▶ TEXTE:
Du 7 au 9 septembre se tiendra à Montpellier en France le 28e sommet Afrique France. J’en appelle à un changement de perceptives des « Sommets Afrique France ou France Afrique »
28e sommet Afrique-France
D’Afrique et de France, vous qui montez régulièrement aux sommets depuis 1973, nous vous appelons. Nous, d’Afrique, de France, Africains de toutes origines, Français de toutes origines, nous d’ici et de là-bas, nous vous appelons. Ce que vous scrutez depuis vos hauteurs, nous n’en voyons pas le début d’une ombre planer sur nos vies ici-bas.
Coups d’État à répétition, pauvreté généralisée, éducation bancale, guerre et violences civiles, terreur organisée et toute une tripotée de malheurs sont notre lot quotidien. Les imaginaires collectifs mondialisés ne dessinent l’Afrique qu’en peintures de catastrophes et la France en tuteur cynique, manipulateur sans vergogne… Et pourtant, vous continuez de monter aux sommets.
Alors cette fois, nous vous appelons. Écoutez nos voix ! Elles ne sont pas que cris de douleurs ou blues larmoyants. Elles portent aussi les champs d’espoir d’une Afrique que des Lumumba, Cabral ou Sankara ont planté. Écoutez nos voix, elles vibrent aussi des rêves post-apocalyptiques d’une France sortie des mâchoires de 6 ans d’enfer, ravagée mais déterminée à se repenser un futur radieux. Ici et là-bas, personne ne peut vivre des aujourd’hui en imaginant des demains déjà écrits en lettres de misère et de sang.
Quand vous daignez regarder nos sourires flotter au-dessus des torrents de turpitudes qui nous sont servis, la résilience dont vous vous gargarisez les palais, c’est en vérité de la résistance. Les rêves ne se négocient pas. Et nous avons les espérances têtues.

▶ Enregistrements de données:

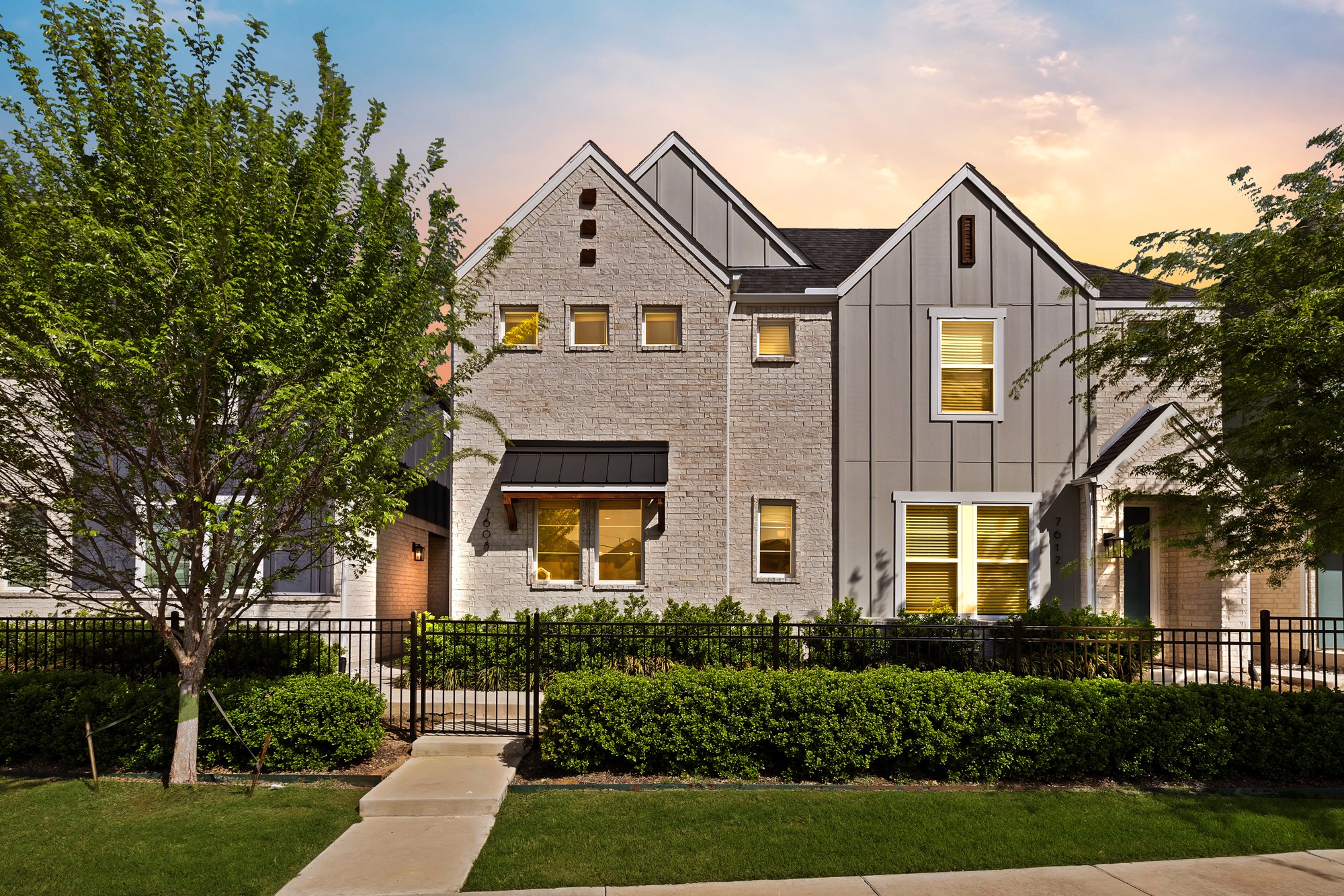 7608 Resting Mews North Richland Hills TX 76182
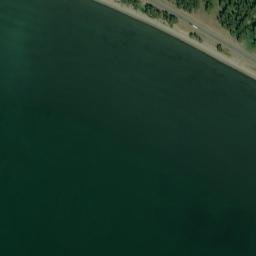 Satellite imagery of 33 MDC — NGS PY1109 — Park County, US, US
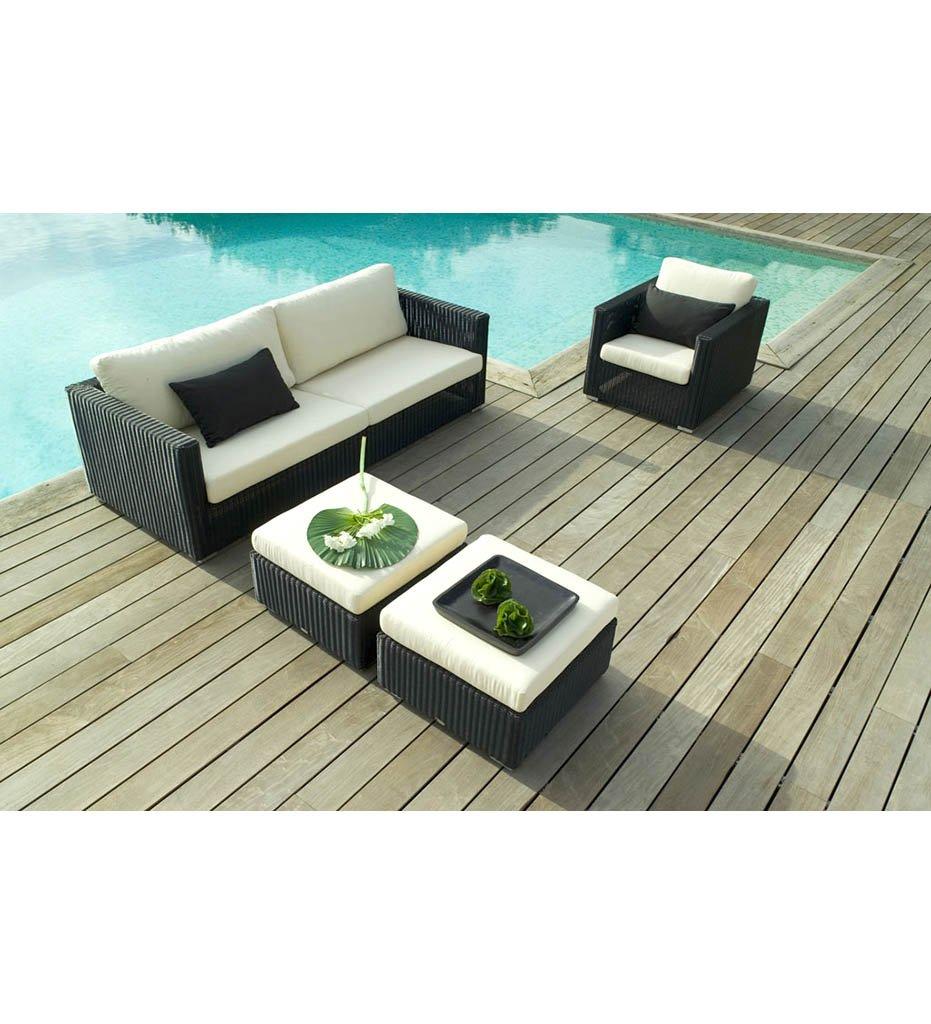 lifestyle, Chester Ottoman / Coffee Table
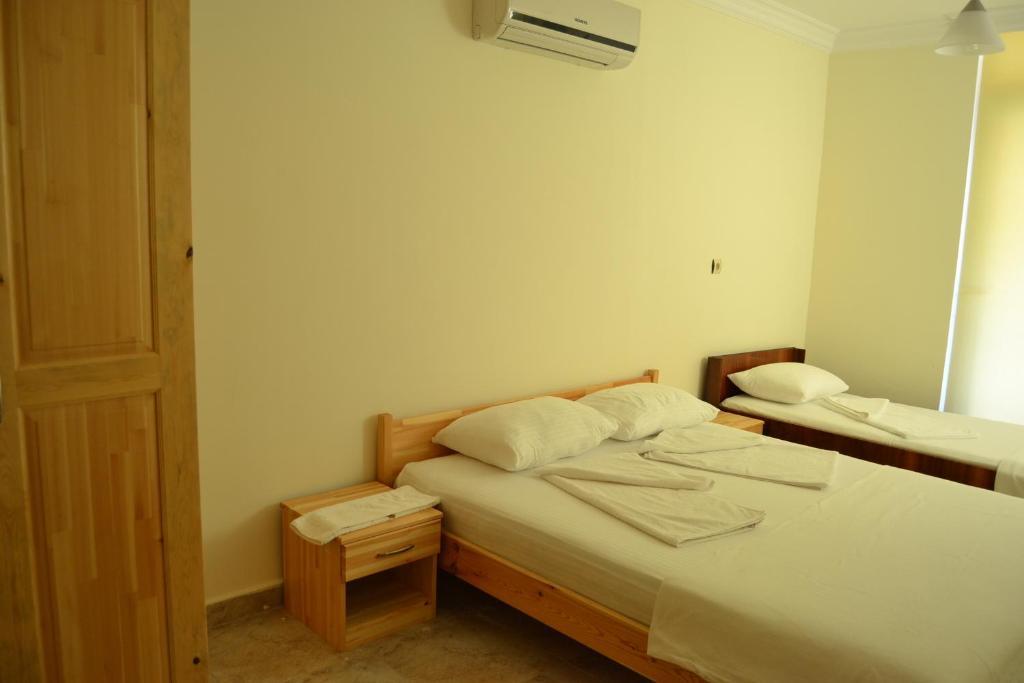 Ada Adrasan Hotel Exterior photo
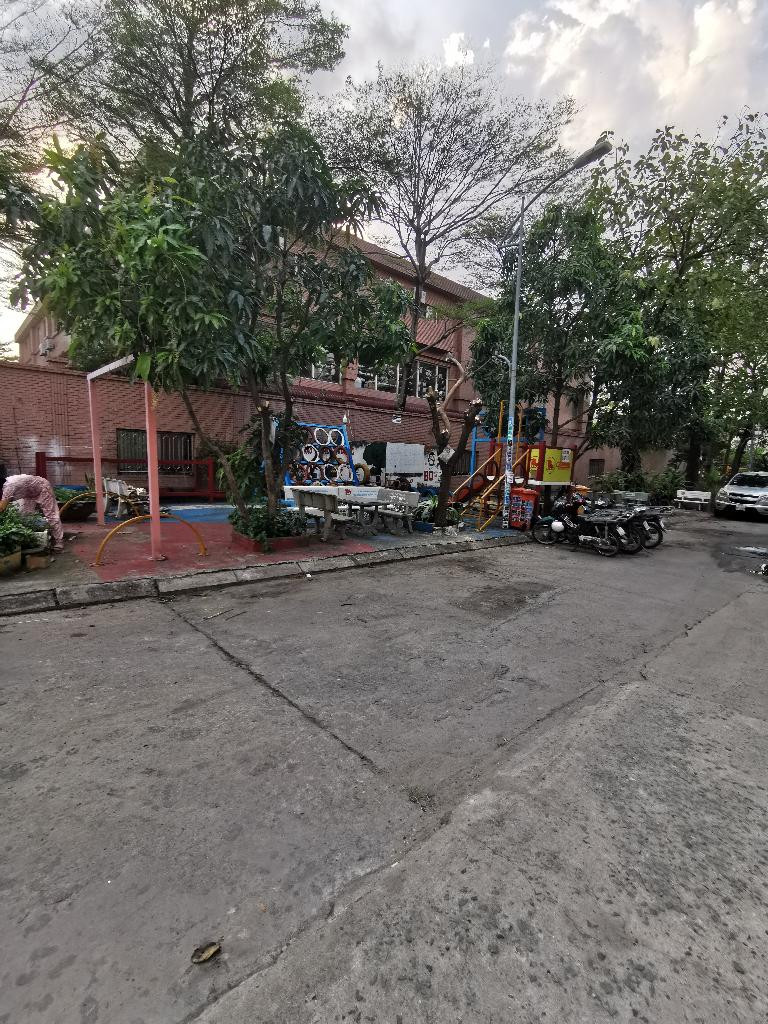 Bán nhà 200m² sàn 12 tỷ tại Phường Tân Thới Nhất Quận 12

▶ EXERCICE A: Réécrivez tout ce qui va de « Coups d’État à » jusqu’à « et de sang. » dans la tribune sur le sommet Afrique-France, en mettant « bienveillant » à la place de « cynique ».
▶ EXERCICE B: Prolongez la tribune sur le sommet Afrique-France à partir de sa dernière phrase.
Les items proviennent d’une autre source que la tribune.

▶ ZONE DE RÉPONSE A:
Coups d’État à répétition, pauvreté généralisée, éducation bancale, guerre et violences civiles, terreur organisée et toute une tripotée de malheurs sont notre lot quotidien. Les imaginaires collectifs mondialisés ne dessinent l’Afrique qu’en peintures de catastrophes et la France en tuteur bienveillant, manipulateur sans vergogne… Et pourtant, vous continuez de monter aux sommets.
Alors cette fois, nous vous appelons. Écoutez nos voix ! Elles ne sont pas que cris de douleurs ou blues larmoyants. Elles portent aussi les champs d’espoir d’une Afrique que des Lumumba, Cabral ou Sankara ont planté. Écoutez nos voix, elles vibrent aussi des rêves post-apocalyptiques d’une France sortie des mâchoires de 6 ans d’enfer, ravagée mais déterminée à se repenser un futur radieux. Ici et là-bas, personne ne peut vivre des aujourd’hui en imaginant des demains déjà écrits en lettres de misère et de sang.

▶ ZONE DE RÉPONSE B:
Écoutez-nous ! Oubliez les vieilles rengaines qui clament qu’un pays n’a pas d’amis, il n’a que des intérêts. L’amitié ne se décrète pas. Elle se tisse dans les chemins d’une histoire commune, elle se bâtit avec les briques d’un imaginaire partagé, elle se façonne dans les intonations d’une langue partageuse, elle se cimente dans le sang versé pour s’opposer certaines fois, pour défendre les mêmes causes d’autres fois.
Dans les grands écarts comme dans les petites fentes, dans les grandes contradictions comme dans les petites attentions, elle est là, l’amitié. La nôtre est le fruit doux-amer de l’histoire avec la grande hache de la faucheuse et la petite ache de la semeuse.
Lorsque des peuples se rencontrent, leurs histoires se dissolvent les unes dans les autres. Comme des Bantous, des Malinké ou des Akans chantaient « nos ancêtres les Gaulois », des Savoyards, des Bretons ou des Landais peuvent aussi clamer « nos aïeuls les Bamilékés ». Si les pays n’avaient que des intérêts, il y a longtemps que l’Afrique n’aurait plus le moindre échange avec la France.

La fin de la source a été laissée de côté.